医師も労働者、医療機関に是正勧告多数!

過酷な労働を強いる業界として、現在最も目立っているのは医療機関といえる。医療機関によるずさんな労務管理により被害が拡大し、是正勧告を含めた数々の報道が続いている。

まずは、東京都三鷹市の杏林大学医学部付属病院では、36協定を超えて医師に残業させ、しかも残業時の割増賃金も不十分だったとして、三鷹労働基準監督署から是正勧告と改善指導を受けていたという報道があった。
労基署の調査によると、約700人の医師の中で約2%の医師が「過労死ライン」とされる残業80時間を超え、100時間を超える医師も数人いたという。

東京都渋谷区の日赤医療センターでは、医師の残業時間が「過労死ライン」の2倍・月200時間まで容認する労使協定を結んでおり、しかも一部の医師はさらにその時間すら超えて残業していた。

神奈川県相模原市の北里大病院では、就業規則で医師の勤務時間を定めていないなどとして、相模原労働基準監督署から労働基準法違反で是正勧告を受けていたことが報道された。
医師の勤務時間を定めていなかっただけでなく、労働条件を書面で交付していなかったこともわかった。36協定も不適切だったという。

同じく神奈川県では小田原市立病院が、小田原労働基準監督署から立入調査を受け、労働基準法と労働安全衛生法の違反が12件ということで、是正勧告を受けていた。

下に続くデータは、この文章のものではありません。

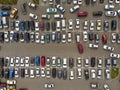 A view from above to the lines of parked cars. Heavy traffic in the parking lot. Searching for spaces in the busy car park. Royalty Free Stock Photo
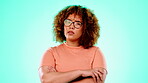 Portrait, thinking and a black woman in studio on a blue background standing arms crossed in contemplation. Idea, problem solving and wonder with an attractive young afro female looking thoughtful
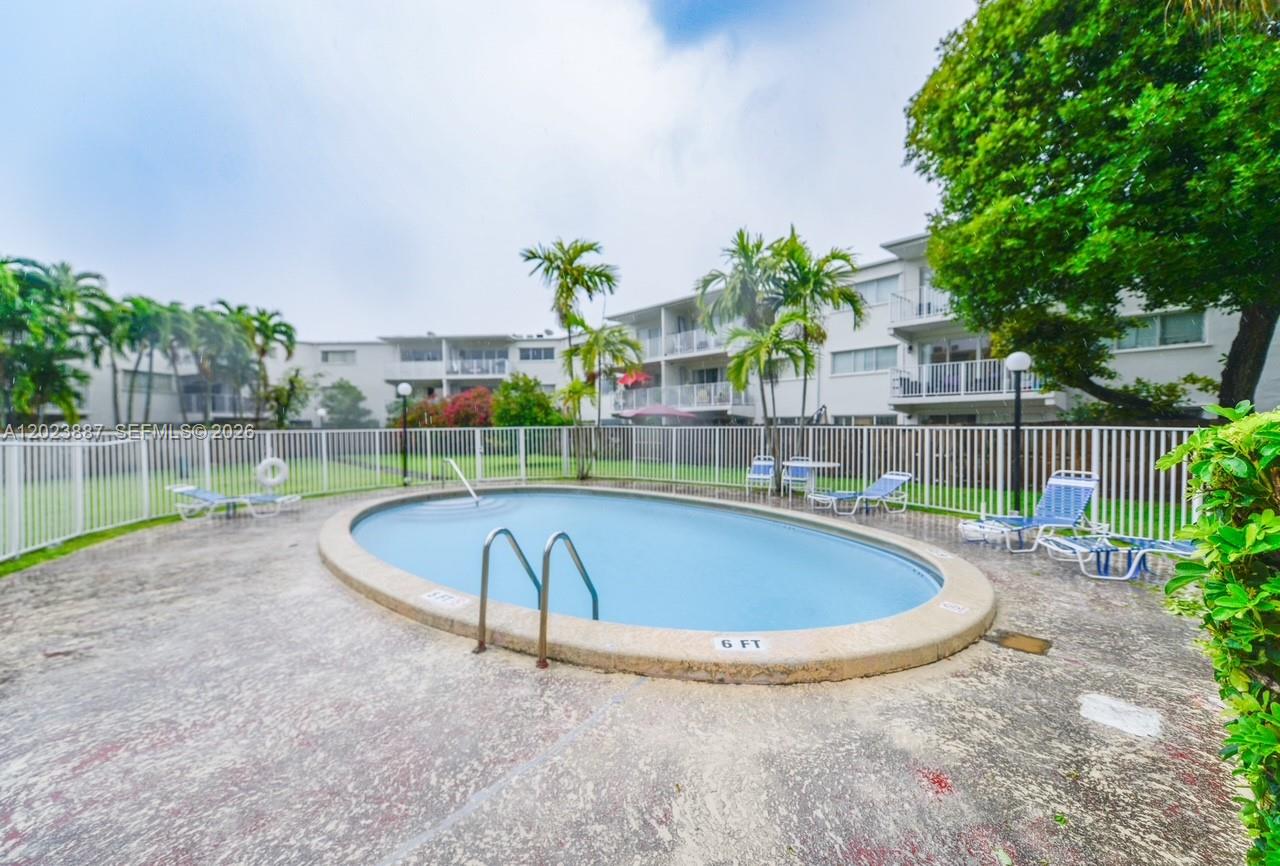 7737 Southwest 88th Street, Unit C312 Miami, FL 33156 - Photo 30 of 32 a view of a swimming pool with a patio and plants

愛知県春日井市の春日井市民病院でも、36協定を締結していないのに、医師や看護師を含む職員に時間外労働をさせていたとして、名古屋北労働基準監督署から是正勧告を受けていたことが報道された。
公務員には36協定の締結義務が適用されない職種があるものの、公立の病院の職員は該当しない。

厚生労働省では、昨年から医師についても働き過ぎについての有識者会議を設置している。実は、その中では最も根本的な議論として、「医師は労働者かいなか」というのもあった。
答えは明確で、「雇用され」「勤務時間」が決められているという点で、勤務医はまぎれもなく労働者であるとされた。

スペシャリストとしての医師といえども、勤務医は労働者と同じ扱いというのは、もしかしたら一般の労働者から見ると違和感を持つ人もいるかもしれない。しかし、「生命」に関する診療に携わる労働者が、自身の健康に影響する環境で働くというのはいかがなものだろうか。